Reproduce every one of the records with "template" swapped for "mockup" and everything else left unchanged, omitting the pictures.

Given data:
******************************
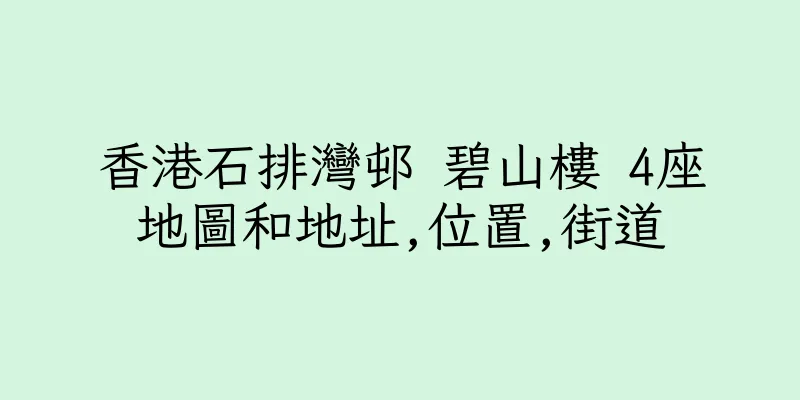 香港石排灣邨 碧山樓 4座地圖和地址,位置,街道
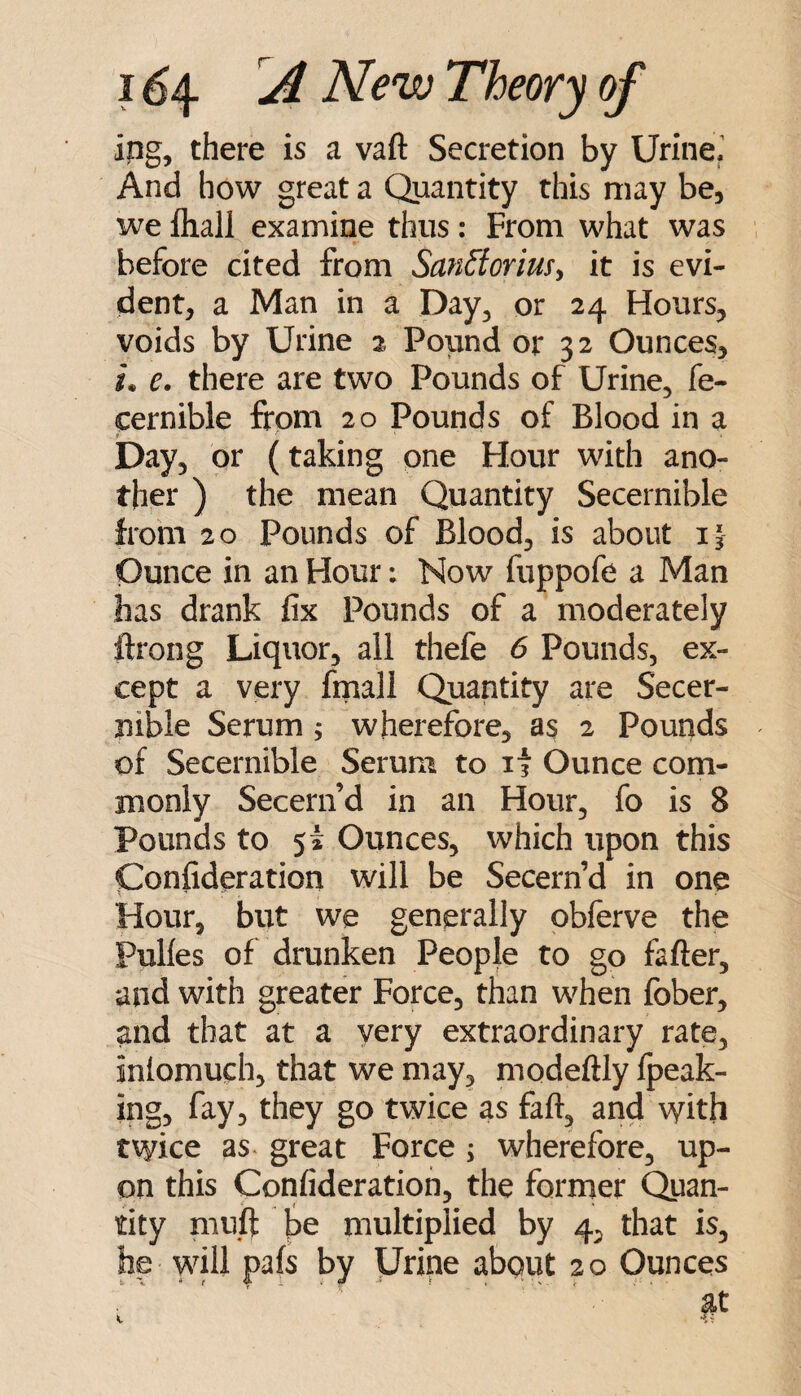 ipg, there is a vaft Secretion by UrineJ And how great a Quantity this may be, we fliall examine thus: From what was before cited from San^oriusy it is evi¬ dent, a Man in a Day, or 24 Hours, voids by Urine 2 Pound or 32 Ounces, !• e. there are two Pounds of Urine, fe- cernible from 20 Pounds of Blood in a Day, or (taking one Hour with ano¬ ther ) the mean Quantity Secernible from 20 Pounds of Blood, is about i| Ounce in an Hour: Now fuppofe a Man has drank fix Pounds of a moderately ifrong Liquor, all thefe 6 Pounds, ex¬ cept a very frnall Quantity are Secer- nible Serum; wherefore, as 2 Pounds of Secernible Serum to if Ounce com¬ monly Secern’d in an Hour, fo is 8 Pounds to 5i Ounces, which upon this Confideration will be Secern’d in one Hour, but we generally obferve the Pulfes of drunken People to go fafter, and with greater Force, than when fober, and that at a very extraordinary rate, inlomuch, that we may, modeftly fpeak- ing, fay, they go twice as faft, and with twice as. great Force ; wherefore, up¬ on this Confideration, the former Quan¬ tity muft l3e multiplied by 4^ that is, he will pafs by Urine abqut 20 Ounces at k -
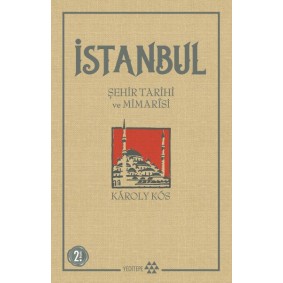 İstanbul - Şehir Tarihi ve Mimarisi İstanbul - Şehir Tarihi ve Mimarisi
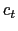 $ c_{t}$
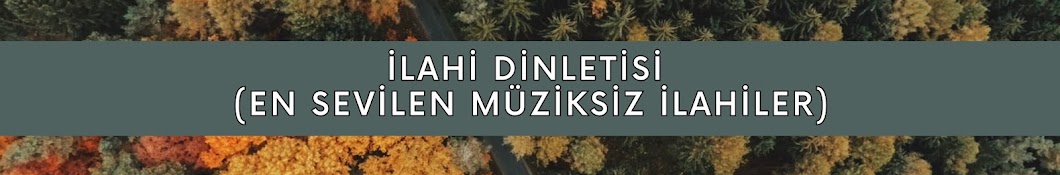 İLAHİ DİNLETİSİ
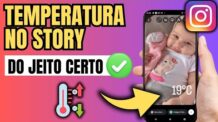 COMO COLOCAR A TEMPERATURA NO STORY DO INSTAGRAM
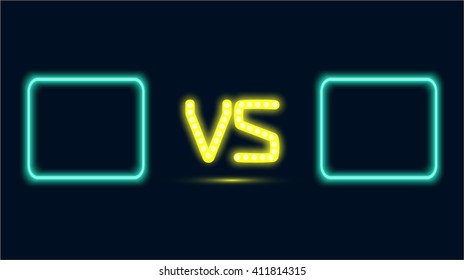 Versus screen design template with neon frames and vs letters. Fight symbol and confrontation sign. Sport concept. Vector illustration.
******************************
Expected output:
 香港石排灣邨 碧山樓 4座地圖和地址,位置,街道
 ipg, there is a vaft Secretion by UrineJ And how great a Quantity this may be, we fliall examine thus: From what was before cited from San^oriusy it is evi¬ dent, a Man in a Day, or 24 Hours, voids by Urine 2 Pound or 32 Ounces, !• e. there are two Pounds of Urine, fe- cernible from 20 Pounds of Blood in a Day, or (taking one Hour with ano¬ ther ) the mean Quantity Secernible from 20 Pounds of Blood, is about i| Ounce in an Hour: Now fuppofe a Man has drank fix Pounds of a moderately ifrong Liquor, all thefe 6 Pounds, ex¬ cept a very frnall Quantity are Secer- nible Serum; wherefore, as 2 Pounds of Secernible Serum to if Ounce com¬ monly Secern’d in an Hour, fo is 8 Pounds to 5i Ounces, which upon this Confideration will be Secern’d in one Hour, but we generally obferve the Pulfes of drunken People to go fafter, and with greater Force, than when fober, and that at a very extraordinary rate, inlomuch, that we may, modeftly fpeak- ing, fay, they go twice as faft, and with twice as. great Force ; wherefore, up¬ on this Confideration, the former Quan¬ tity muft l3e multiplied by 4^ that is, he will pafs by Urine abqut 20 Ounces at k -
 İstanbul - Şehir Tarihi ve Mimarisi İstanbul - Şehir Tarihi ve Mimarisi
 $ c_{t}$
 İLAHİ DİNLETİSİ
 COMO COLOCAR A TEMPERATURA NO STORY DO INSTAGRAM
 Versus screen design mockup with neon frames and vs letters. Fight symbol and confrontation sign. Sport concept. Vector illustration.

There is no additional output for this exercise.